Input for this task.

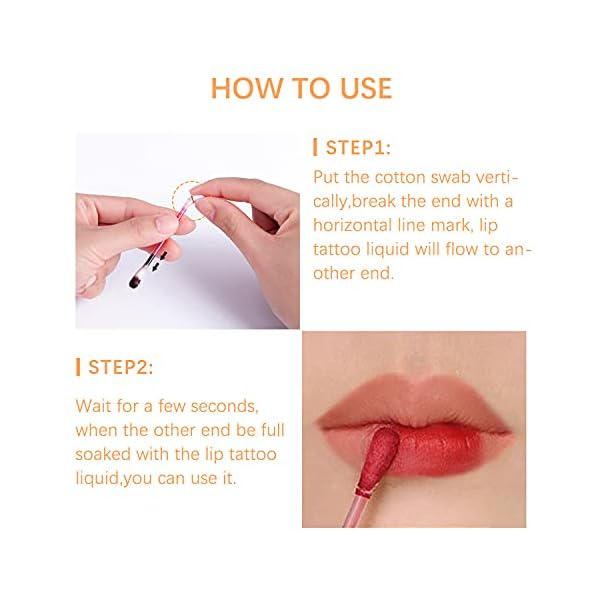 HOW TO USE

STEP1:

Put the cotton swab vertically,break the end with a horizontal line mark, lip tattoo liquid will flow to another end.

STEP2:

Wait for a few seconds, when the other end be full soaked with the lip tattoo liquid,you can use it.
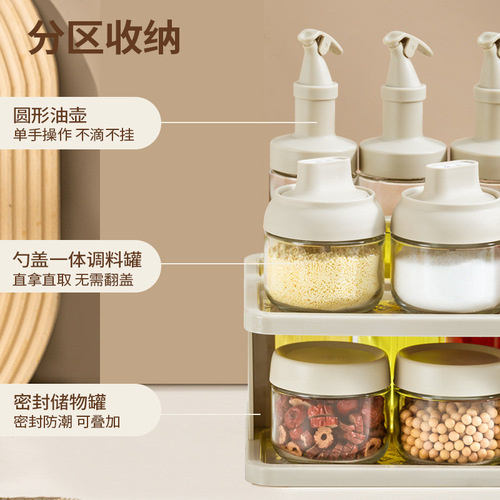 分区收纳

圆形油壶
单手操作 不滴不挂

勺盖一体调料罐
直拿直取 无需翻盖

密封储物罐
密封防潮 可叠加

Directions. From the data, collect all lines where the string "tattoo" appears.

Problem solution.
Put the cotton swab vertically,break the end with a horizontal line mark, lip tattoo liquid will flow to another end.
Wait for a few seconds, when the other end be full soaked with the lip tattoo liquid,you can use it.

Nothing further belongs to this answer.